This check script for Nagios/Icinga offers a variety of checks for NetApp ONTAP systems. The check script uses the NetApp Rest API to get the necessary information for the checks. The Rest API is supported since ONTAP version 9.6. The checks are inspired by checks written in Perl that are using the deprecated ZAPI.
check | short description |
---|---|
aggr | check aggregate real space usage |
clusterlinks | check HA-interconnect and cluster links |
global | check power supplies, fans, nvram status, temp or global health |
disk | check netapp system disk state |
multipath | check if all disks are multipathed (4 paths) |
fcp | check fcp interfaces |
interface_health | check interface status, home-node and home-port |
port_health | check if port is enabled and up |
snapmirror | check snapmirror healthness |
sparedisks | check netapp system spare disks |
volume | check volume usage |
metrocluster_state | check metrocluster state |
metrocluster_config | check metrocluster config replication |
metrocluster_check | netapp mcc metrocluster check |
metrocluster_aggr | check metrocluster aggregate state |
quota | check quota usage |
volume_health | check volume health |
node_health | check node health |
node_cpu | node cpu utilization |
usage: ontap_check.py [-h] [-H HOSTNAME] [-U USERNAME] [-p PASSWORD] [-i] [-v] {aggr,clusterlinks,global,disk,multipath,fcp,interface_health,port_health,snapmirror,sparedisks,volume,metrocluster_state,metrocluster_config,metrocluster_check,metrocluster_aggr,quota,volume_health,node_health,node_cpu} ...

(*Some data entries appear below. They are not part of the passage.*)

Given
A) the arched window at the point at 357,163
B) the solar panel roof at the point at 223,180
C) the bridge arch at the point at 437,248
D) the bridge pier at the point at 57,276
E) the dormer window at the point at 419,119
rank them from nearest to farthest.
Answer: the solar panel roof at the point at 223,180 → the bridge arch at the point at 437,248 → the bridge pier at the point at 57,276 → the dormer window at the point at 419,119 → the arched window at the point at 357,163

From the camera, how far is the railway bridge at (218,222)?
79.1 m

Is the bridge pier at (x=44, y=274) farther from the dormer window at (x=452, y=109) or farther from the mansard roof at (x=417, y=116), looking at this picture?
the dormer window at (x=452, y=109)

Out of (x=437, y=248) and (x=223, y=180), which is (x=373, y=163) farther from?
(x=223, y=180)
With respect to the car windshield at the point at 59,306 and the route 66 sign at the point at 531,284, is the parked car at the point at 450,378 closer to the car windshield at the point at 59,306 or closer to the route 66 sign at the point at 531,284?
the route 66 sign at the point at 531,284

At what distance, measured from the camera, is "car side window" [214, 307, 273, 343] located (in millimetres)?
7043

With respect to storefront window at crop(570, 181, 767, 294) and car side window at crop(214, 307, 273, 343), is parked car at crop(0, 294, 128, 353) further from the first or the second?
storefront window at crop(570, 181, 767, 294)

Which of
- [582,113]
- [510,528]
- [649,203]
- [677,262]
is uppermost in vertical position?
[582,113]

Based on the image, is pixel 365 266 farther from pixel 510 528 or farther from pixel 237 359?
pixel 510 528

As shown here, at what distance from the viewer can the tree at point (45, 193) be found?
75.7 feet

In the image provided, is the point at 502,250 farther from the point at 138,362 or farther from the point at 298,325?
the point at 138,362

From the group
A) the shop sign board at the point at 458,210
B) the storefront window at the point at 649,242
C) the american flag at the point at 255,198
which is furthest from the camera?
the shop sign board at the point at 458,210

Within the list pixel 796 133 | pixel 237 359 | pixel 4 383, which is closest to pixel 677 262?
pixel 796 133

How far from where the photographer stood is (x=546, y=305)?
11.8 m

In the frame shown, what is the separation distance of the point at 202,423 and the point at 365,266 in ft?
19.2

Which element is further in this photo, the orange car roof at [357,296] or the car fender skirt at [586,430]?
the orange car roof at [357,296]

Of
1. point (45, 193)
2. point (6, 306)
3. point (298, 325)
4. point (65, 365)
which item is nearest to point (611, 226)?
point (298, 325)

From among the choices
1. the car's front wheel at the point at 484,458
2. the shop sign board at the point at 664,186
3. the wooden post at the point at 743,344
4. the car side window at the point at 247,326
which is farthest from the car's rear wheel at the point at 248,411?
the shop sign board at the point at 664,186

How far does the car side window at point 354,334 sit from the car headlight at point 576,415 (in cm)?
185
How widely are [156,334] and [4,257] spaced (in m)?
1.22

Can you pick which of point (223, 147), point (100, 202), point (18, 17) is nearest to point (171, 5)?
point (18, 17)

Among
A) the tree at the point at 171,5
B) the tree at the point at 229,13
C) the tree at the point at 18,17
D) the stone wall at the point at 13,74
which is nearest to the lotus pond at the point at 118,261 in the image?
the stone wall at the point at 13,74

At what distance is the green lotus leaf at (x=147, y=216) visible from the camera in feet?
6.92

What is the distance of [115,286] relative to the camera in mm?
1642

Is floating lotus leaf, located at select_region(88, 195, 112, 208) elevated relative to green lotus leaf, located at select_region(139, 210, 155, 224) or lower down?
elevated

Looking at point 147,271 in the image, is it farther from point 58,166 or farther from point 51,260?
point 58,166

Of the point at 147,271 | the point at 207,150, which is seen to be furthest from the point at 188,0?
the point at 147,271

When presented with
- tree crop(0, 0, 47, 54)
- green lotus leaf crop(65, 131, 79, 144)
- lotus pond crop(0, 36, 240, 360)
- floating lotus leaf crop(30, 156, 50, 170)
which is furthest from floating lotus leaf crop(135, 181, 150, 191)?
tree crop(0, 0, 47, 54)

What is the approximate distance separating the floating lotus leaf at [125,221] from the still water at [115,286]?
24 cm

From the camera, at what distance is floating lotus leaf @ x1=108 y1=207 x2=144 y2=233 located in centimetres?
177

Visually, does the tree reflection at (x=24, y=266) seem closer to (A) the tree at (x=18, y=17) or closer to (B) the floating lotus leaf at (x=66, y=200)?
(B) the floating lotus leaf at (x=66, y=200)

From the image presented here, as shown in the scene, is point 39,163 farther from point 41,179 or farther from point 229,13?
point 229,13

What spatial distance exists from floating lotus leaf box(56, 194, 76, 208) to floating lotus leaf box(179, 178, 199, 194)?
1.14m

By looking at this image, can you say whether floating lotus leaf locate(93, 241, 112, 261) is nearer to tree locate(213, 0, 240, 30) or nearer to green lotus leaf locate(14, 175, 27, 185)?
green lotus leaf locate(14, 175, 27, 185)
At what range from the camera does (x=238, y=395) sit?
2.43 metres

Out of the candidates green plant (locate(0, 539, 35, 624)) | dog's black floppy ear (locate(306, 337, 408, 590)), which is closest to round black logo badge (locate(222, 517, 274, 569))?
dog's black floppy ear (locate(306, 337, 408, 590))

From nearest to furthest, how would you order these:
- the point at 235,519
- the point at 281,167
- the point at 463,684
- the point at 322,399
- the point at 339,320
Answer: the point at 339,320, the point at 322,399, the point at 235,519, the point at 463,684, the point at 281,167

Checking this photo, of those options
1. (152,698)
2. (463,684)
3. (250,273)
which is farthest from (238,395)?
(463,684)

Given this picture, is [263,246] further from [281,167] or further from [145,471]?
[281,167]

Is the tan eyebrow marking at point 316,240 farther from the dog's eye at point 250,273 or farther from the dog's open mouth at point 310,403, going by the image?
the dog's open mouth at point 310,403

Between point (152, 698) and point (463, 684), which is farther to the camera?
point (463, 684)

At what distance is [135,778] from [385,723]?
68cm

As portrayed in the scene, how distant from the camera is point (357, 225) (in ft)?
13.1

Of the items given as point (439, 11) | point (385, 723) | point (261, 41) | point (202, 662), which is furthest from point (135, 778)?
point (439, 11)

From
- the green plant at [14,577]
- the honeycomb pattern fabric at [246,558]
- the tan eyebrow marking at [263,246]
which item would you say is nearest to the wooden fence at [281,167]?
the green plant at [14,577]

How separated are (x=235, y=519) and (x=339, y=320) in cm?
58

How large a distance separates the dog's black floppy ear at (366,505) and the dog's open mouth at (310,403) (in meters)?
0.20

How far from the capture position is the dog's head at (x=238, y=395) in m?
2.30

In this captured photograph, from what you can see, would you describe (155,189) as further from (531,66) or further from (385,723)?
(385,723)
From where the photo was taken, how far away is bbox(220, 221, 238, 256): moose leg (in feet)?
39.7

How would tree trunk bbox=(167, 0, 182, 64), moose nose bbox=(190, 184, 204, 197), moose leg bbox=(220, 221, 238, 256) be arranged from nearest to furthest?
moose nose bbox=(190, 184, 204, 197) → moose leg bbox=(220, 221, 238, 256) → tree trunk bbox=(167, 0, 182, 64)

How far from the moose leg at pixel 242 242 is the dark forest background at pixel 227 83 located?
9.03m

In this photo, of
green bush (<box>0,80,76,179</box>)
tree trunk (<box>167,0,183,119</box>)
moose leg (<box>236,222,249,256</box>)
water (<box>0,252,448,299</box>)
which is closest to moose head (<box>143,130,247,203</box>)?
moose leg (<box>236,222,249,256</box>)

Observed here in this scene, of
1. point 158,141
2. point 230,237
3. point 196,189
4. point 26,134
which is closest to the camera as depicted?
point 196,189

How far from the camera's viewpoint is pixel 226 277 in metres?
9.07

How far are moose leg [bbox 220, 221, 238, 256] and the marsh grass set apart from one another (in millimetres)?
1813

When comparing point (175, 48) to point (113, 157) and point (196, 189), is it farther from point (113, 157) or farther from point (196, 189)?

ontap_check - Check script for Nagios/Icinga
positional arguments:
{aggr,clusterlinks,global,disk,multipath,fcp,interface_health,port_health,snapmirror,sparedisks,volume,metrocluster_state,metrocluster_config,metrocluster_check,metrocluster_aggr,quota,volume_health,node_health,node_cpu}
optional arguments:
-h, --help show this help message and exit
-H HOSTNAME, --hostname HOSTNAME
-U USERNAME, --username USERNAME
-p PASSWORD, --password PASSWORD
-i, --insecure disable ssl certificate check
-v, --verbose increase output verbosity (use up to 3 times)
--ignore-missing Ignore entities which do not exist
--no-perf-data Do not show performance data
usage: ontap_check.py aggr [-h] [-w RANGE] [-c RANGE] [-r REGEXP] [-A AGGR]
aggr - check aggregate real space usage
optional arguments:
-h, --help show this help message and exit
-w RANGE, --warning RANGE
return warning if load is outside RANGE
-c RANGE, --critical RANGE
return critical if load is outside RANGE
-r REGEXP, --regexp REGEXP
regex matching the name of the aggregate
-A AGGR, --aggr AGGR aggregate name
usage: ontap_check.py clusterlinks [-h]
clusterlinks - check HA-interconnect and cluster links
optional arguments:
-h, --help show this help message and exit
usage: ontap_check.py global [-h] [--plugin PLUGIN]
global - check powersupplies, fans, nvram status, temp or global health
optional arguments:
-h, --help show this help message and exit
--plugin PLUGIN plugin choices are power, fan, nvram, temp, health
usage: ontap_check.py disk [-h] [-w RANGE] [-c RANGE] [-d DISKS]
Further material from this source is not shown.